Jasper was crunching across the yard with the second horse, Jermyn shouting at him unabated. The other groom who had come with them was scurrying in and out of the trailer, attempting invisibility.

Nestor Pollgate said brusquely, ‘We’re not standing here watching all this.’

‘I’m not leaving Holly alone to put up with that man,’ I said. ‘He’s a menace. It’s because of you that he’s here, so we’ll wait.’

Pollgate stirred restlessly, but there was nowhere particular for him to go. We waited in varying intensities of impatience while Jasper and the groom raised the ramp and clipped it shut, and while Jermyn Graves walked back several steps in our direction and shook his fist at me with the index finger sticking out, jabbing, and said no one messed with him and got away with it, and he’d see I’d be sorry. I’d pay for what I’d done.

‘Kit,’ Holly said, distressed.

I put my arm round her shoulders and didn’t answer Graves, and after a while he turned abruptly on his heel, went over to his car, climbed in, slammed the door, and overburdened his engine, starting with a jerk that must have rocked his horses off their feet in the trailer.

‘He’s a pig,’ Holly said. ‘What will he do?’

‘He’s more threat than action.’

‘I,’ Pollgate said, ‘am not.’

I looked at him, meeting his eyes.

‘I do know that,’ I said.

The time, I thought, had inescapably come.

Power when I needed it. Give me power, I thought.

I let go of Holly and lent into the car we had come in, picking up my anorak off the floor.

I said to Holly, ‘Will you take these three visitors into the sitting room? I’ll get Bobby... and his father.’

She said with wide apprehensive eyes, ‘Kit, do be careful.’

‘I promise.’

She gave me a look of lingering doubt, but set off with me towards the house. We went in by long habit through the kitchen: I don’t think it occurred to either of us to use the formal front door.

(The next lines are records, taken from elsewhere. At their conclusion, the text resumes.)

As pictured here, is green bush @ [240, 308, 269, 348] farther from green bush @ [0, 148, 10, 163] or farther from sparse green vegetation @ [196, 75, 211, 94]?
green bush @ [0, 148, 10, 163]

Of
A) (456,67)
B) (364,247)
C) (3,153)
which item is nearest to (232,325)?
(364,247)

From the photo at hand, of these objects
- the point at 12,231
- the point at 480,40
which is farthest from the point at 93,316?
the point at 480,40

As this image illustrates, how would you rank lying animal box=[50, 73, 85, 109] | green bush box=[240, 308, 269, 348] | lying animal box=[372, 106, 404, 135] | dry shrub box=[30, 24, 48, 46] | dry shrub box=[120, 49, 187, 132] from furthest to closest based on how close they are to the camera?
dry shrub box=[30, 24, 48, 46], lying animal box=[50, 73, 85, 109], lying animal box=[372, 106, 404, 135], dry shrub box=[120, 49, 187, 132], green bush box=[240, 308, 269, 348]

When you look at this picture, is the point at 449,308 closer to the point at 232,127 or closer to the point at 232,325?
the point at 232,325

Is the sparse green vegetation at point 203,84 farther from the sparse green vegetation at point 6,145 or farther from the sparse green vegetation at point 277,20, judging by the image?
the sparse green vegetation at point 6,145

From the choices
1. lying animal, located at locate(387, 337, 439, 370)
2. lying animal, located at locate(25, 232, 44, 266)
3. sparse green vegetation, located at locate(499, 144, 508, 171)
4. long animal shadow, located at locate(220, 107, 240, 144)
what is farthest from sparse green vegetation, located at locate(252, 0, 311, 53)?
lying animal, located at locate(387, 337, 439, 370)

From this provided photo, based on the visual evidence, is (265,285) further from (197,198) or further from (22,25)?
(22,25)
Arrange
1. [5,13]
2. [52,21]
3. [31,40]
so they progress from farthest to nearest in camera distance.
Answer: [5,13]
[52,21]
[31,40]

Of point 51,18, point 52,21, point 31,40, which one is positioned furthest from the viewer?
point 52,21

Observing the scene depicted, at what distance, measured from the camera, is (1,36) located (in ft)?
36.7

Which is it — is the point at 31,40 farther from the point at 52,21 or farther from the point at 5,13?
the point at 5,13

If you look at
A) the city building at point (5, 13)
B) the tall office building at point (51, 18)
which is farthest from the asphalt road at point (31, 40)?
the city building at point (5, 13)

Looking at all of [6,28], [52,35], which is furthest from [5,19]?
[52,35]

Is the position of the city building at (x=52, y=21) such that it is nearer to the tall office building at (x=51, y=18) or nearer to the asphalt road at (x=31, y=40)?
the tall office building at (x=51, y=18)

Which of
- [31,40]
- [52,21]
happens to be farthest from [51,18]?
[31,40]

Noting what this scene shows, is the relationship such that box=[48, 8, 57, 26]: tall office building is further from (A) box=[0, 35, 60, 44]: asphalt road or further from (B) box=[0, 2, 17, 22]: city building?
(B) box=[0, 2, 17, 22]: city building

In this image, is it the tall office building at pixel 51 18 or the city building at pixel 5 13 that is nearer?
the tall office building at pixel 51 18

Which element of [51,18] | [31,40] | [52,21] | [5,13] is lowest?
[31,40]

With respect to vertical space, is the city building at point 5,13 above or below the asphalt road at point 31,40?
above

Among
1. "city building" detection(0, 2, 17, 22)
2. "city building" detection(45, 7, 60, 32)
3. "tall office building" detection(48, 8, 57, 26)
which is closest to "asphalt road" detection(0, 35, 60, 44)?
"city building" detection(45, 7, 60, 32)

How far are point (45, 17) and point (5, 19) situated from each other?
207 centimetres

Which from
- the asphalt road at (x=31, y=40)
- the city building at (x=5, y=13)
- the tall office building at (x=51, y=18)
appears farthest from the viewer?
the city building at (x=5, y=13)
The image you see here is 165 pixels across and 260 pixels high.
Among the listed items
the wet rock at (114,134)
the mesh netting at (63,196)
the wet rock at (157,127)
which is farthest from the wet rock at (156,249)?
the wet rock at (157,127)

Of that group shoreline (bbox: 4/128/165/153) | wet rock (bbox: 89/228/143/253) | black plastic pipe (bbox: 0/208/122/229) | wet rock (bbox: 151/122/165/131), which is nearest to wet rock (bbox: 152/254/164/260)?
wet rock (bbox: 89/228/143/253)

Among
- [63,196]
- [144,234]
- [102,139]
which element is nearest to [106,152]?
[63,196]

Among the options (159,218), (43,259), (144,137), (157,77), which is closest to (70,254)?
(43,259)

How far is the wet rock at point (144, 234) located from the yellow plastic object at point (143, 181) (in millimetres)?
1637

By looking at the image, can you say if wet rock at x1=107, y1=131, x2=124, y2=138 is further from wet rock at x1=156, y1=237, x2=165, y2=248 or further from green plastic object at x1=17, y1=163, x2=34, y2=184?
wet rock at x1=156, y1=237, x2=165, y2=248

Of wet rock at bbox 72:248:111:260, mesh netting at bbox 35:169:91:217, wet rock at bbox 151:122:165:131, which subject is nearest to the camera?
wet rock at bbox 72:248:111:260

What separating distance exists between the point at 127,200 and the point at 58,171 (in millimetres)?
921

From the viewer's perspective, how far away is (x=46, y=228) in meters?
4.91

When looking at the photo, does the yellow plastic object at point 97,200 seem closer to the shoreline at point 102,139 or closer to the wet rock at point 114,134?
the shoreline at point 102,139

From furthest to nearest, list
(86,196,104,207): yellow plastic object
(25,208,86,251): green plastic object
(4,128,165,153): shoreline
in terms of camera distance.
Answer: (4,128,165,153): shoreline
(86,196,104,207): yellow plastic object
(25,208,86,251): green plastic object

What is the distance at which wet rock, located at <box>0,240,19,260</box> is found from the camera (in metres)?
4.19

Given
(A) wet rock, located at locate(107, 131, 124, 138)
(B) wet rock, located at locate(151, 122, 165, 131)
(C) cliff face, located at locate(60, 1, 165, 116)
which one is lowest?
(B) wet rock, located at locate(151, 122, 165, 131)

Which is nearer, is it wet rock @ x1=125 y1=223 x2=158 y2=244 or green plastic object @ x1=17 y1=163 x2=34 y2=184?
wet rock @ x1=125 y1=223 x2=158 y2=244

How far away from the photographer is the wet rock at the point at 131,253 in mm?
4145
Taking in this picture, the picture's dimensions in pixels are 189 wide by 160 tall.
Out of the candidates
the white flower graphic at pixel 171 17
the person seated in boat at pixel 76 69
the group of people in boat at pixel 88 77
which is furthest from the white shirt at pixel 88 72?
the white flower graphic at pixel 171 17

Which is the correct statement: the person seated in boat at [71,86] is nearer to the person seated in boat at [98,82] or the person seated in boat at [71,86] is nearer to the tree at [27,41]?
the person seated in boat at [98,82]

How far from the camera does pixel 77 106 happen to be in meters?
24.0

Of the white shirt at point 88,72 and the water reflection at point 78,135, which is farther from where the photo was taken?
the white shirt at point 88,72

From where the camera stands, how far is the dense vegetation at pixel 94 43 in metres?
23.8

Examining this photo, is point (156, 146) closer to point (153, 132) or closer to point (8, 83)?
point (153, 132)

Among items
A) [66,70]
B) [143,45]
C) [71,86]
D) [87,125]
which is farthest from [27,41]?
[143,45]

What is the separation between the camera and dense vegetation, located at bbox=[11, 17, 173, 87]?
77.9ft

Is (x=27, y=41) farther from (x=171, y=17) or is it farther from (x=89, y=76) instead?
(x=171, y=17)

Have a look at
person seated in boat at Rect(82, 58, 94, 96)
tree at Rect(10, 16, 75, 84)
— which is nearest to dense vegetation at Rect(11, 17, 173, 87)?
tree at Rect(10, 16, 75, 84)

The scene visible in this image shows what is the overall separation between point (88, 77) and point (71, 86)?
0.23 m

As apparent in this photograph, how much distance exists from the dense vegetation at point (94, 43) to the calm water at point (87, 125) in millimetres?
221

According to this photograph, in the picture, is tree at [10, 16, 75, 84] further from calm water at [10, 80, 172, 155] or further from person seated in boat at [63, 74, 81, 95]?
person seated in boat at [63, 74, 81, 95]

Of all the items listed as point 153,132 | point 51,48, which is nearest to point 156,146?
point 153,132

Pollgate, Lord Vaughnley and Jay Erskine followed, and in the hall Holly peeled them off into the sitting room, where in the evenings she and Bobby watched television sometimes. The larger drawing room lay ahead, and there were voices in there, or one voice, Maynard’s, continuously talking.

I screwed up every inner resource to walk through that door, and it was a great and appalling mistake. Bobby told me afterwards that he saw me in the same way as in the stable and in the garden, the hooded, the enemy, the old foe of antiquity, of immense and dark threat.

Maynard was saying monotonously as if he had already said it over and over, ‘... And if you want to get rid of him you’ll do it, and you’ll do it today...’

Maynard was holding a gun, a hand gun, small and black.

He stopped talking the moment I went in there. His eyes widened. He saw, I supposed, what Bobby saw: Fielding, satanic.

He gave Bobby the pistol, pressing it into his hand.

‘Do it,’ he said fiercely. ‘Do it now.’

His son’s eyes were glazed, as in the garden.

He wouldn’t do it. He couldn’t...

‘Bobby,’ I said explosively, beseechingly: and he raised the gun and pointed it straight at my chest.